# EXERCISE TASK 1
Reproduce the stretch of the trigonometry solution from "Therefore, opposite side:adjacent" through "By pythagoras theorem.".
# EXERCISE TASK 2
Based on the trigonometry solution, state whether each statement agrees with it, giving yes or no and quoting the deciding words: (a) k is taken to be any positive number; (b) the hypotenuse is found to be 4k; (c) the Pythagorean theorem is applied to the triangle.

# QUOTED TEXT
****************

Question

If tan theta=3/4, find the value of 1-cos theta/1+cos theta

Answer 1

Given,

$tan( \theta) = \frac{3}{4}$

To find out,

$the \: value \: of \: \frac{(1 - \cos( \theta)) }{(1 + \cos( \theta)) }$

Solution:

$\tan( \theta) = \frac{opposite \: side \: to \: \theta}{adjacent \: side \: to \: \theta}$

$\tan( \theta) \: = \frac{3}{4}$

Therefore, opposite side:adjacent side =3:4.

In the figure,

For angle A,opposite side =BC= 3k

Adjacent side = AB=4k

(Note:where k is any positive number)

Now, we have in triangle ABC.

By pythagoras theorem.

${ac}^{2} = {ab}^{2} + {bc}^{2}$

${ac}^{2} = {3k}^{2} + {4k}^{2}$

${ac}^{2} = 25 {k}^{2}$

$ac \: = \sqrt{25 {k}^{2} }$

$ac \: = 5k$

Therefore the hypotenuse is 5k.

Now,

$\cos( \theta) = \frac{adjacent \: side \: to \: \theta}{hypotenuse}$

$\cos( \theta) = \frac{3k}{5k} = \frac{3}{5}$

$\frac{(1 - \cos( \theta)) }{(1 + \cos( \theta)) } = \frac{(1 - \frac{3}{5}) }{(1 + \frac{3}{5}) }$

$\frac{ \frac{5 - 3}{5} }{ \frac{5 + 3}{5} }$

$\frac{ \frac{2}{5} }{ \frac{8}{5} }$

$\frac{2}{5} \times \frac{5}{8}$

$\frac{1}{4}$

Therefore the value is 1/4.

****************

# RECORD SET

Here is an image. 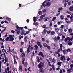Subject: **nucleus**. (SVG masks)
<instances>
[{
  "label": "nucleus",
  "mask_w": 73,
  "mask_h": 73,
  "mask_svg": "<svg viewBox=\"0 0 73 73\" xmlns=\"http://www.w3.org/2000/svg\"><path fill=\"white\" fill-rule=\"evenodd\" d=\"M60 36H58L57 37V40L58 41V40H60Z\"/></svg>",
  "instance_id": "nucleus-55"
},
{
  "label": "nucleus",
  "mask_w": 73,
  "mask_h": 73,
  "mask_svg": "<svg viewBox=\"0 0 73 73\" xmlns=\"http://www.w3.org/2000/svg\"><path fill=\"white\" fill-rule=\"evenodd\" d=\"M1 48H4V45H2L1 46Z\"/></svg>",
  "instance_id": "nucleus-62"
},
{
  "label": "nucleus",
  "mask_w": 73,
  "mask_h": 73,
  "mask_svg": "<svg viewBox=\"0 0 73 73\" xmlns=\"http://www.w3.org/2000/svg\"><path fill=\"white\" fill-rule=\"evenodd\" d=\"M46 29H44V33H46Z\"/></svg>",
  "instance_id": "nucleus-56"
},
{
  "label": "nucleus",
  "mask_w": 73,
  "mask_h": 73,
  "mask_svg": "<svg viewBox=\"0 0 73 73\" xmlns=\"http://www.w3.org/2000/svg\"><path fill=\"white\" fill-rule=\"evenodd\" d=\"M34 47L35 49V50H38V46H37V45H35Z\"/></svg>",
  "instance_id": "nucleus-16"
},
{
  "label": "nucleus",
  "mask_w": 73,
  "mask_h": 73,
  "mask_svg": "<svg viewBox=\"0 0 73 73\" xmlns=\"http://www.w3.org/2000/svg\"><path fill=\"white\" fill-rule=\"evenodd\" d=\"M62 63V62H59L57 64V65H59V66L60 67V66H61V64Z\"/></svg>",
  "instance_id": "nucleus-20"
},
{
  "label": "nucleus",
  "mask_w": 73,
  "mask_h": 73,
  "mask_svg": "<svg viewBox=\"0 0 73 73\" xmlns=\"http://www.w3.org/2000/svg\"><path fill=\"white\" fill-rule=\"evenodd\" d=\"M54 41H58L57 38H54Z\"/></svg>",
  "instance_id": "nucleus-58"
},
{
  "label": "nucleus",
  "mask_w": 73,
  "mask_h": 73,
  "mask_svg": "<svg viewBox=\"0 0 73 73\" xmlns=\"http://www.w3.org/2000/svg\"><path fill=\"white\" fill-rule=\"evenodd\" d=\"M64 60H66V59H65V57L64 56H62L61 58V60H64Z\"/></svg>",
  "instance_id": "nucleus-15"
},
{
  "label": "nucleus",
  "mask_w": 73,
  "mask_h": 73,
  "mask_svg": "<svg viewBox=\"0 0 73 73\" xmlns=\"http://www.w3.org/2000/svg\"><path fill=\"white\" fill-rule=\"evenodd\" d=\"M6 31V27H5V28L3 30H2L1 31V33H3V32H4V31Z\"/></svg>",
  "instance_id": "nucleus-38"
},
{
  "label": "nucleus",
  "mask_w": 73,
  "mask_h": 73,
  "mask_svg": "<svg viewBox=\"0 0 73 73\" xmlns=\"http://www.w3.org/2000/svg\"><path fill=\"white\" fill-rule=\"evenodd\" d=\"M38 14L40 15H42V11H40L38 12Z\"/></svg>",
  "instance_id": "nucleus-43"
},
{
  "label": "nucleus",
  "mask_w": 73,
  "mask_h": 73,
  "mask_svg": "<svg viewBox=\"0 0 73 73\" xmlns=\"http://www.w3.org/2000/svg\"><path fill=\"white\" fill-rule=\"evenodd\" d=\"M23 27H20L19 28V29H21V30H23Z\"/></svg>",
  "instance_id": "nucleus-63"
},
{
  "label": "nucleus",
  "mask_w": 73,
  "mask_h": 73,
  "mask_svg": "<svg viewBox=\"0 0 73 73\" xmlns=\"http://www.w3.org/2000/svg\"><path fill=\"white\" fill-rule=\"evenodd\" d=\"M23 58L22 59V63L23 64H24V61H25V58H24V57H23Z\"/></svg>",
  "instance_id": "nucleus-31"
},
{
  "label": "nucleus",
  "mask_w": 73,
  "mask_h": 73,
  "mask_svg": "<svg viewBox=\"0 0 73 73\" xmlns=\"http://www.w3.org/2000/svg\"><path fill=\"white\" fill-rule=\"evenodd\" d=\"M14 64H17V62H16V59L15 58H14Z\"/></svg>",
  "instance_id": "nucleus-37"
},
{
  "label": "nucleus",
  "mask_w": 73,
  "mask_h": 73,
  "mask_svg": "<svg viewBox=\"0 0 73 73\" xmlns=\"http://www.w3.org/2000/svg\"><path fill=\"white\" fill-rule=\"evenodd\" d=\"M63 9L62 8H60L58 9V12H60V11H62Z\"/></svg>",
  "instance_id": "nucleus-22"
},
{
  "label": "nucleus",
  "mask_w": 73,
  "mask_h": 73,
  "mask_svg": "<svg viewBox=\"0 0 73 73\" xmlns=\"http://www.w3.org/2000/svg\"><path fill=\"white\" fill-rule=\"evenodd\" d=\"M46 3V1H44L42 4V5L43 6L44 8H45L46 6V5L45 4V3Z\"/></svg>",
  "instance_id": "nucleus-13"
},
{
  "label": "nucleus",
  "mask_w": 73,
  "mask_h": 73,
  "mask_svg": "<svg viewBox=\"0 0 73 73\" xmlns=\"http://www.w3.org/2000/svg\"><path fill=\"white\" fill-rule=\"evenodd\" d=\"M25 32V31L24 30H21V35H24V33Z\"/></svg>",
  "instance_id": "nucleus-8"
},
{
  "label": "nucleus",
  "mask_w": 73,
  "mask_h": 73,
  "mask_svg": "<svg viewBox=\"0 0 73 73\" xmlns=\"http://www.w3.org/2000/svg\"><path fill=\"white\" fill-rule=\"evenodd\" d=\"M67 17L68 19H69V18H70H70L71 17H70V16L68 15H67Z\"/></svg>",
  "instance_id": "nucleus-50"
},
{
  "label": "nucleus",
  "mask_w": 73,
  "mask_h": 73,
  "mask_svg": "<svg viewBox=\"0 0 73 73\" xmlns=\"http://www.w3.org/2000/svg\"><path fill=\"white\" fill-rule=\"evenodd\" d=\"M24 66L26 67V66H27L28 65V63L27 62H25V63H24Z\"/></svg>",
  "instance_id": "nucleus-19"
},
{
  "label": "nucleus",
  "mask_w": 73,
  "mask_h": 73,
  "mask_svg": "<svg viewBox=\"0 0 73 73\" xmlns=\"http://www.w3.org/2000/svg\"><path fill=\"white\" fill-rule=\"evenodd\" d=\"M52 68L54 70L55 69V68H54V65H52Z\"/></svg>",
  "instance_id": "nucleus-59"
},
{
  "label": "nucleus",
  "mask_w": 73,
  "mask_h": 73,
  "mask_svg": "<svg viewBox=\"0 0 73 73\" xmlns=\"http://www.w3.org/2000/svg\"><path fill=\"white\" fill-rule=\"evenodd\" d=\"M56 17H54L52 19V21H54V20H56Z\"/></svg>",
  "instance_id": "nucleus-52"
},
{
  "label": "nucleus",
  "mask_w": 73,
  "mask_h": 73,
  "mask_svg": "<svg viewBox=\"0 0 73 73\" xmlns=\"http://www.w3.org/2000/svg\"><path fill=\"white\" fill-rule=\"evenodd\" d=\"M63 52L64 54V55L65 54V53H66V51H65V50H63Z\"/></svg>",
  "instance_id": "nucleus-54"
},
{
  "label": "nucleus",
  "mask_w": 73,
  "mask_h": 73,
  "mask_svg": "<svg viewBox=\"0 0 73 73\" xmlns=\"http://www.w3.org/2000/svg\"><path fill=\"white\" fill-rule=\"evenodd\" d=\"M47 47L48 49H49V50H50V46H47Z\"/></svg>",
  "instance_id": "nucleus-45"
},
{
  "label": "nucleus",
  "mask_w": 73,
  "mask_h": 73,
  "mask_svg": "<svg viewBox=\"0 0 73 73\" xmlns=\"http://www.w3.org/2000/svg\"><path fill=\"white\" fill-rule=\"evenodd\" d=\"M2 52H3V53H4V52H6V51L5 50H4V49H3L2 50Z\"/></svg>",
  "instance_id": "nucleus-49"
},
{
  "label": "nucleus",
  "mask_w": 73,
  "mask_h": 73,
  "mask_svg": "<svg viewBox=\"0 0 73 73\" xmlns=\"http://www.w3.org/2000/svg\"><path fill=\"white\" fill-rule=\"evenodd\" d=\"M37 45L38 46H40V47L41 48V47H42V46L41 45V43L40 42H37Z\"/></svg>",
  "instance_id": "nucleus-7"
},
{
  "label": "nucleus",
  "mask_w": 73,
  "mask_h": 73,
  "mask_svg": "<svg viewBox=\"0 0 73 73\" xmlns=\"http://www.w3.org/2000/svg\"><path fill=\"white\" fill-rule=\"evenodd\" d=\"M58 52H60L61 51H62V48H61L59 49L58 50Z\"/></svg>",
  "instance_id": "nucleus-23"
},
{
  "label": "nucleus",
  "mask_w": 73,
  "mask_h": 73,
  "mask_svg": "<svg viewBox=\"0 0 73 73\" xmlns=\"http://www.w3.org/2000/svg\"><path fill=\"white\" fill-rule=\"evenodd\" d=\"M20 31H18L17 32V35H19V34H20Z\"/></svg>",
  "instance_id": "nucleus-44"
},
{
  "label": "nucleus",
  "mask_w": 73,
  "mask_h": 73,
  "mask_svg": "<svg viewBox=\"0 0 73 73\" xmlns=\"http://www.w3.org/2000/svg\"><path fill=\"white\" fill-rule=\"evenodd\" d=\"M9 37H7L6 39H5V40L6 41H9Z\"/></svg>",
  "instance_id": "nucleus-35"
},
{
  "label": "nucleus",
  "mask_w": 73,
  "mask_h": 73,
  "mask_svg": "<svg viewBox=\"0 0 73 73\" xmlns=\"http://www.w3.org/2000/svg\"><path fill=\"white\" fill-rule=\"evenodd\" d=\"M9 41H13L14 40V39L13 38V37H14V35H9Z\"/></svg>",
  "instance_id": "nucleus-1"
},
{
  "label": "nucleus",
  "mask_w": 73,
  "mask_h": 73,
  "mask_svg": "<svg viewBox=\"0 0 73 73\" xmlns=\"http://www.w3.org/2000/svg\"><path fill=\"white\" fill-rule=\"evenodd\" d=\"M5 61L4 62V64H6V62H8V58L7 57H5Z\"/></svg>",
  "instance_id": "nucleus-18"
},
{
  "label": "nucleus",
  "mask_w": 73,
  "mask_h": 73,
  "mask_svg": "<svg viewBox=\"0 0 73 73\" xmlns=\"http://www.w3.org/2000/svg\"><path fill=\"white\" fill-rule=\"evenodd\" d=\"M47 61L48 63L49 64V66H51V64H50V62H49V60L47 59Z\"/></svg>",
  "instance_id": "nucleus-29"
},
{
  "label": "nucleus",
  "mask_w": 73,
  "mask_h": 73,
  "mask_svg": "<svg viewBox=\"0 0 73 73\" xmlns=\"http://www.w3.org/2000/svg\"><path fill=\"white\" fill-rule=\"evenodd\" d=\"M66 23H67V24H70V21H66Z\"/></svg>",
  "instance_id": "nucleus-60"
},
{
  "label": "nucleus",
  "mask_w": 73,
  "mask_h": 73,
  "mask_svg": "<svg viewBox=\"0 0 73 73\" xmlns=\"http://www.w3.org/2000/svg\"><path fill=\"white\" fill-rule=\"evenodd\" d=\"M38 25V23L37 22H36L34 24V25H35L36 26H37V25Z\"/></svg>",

****************

# CORRECT RESULT 1
Therefore, opposite side:adjacent side =3:4.

In the figure,

For angle A,opposite side =BC= 3k

Adjacent side = AB=4k

(Note:where k is any positive number)

Now, we have in triangle ABC.

By pythagoras theorem.

# CORRECT RESULT 2
(a) Yes: "(Note:where k is any positive number)"
(b) No: "Therefore the hypotenuse is 5k."
(c) Yes: "By pythagoras theorem."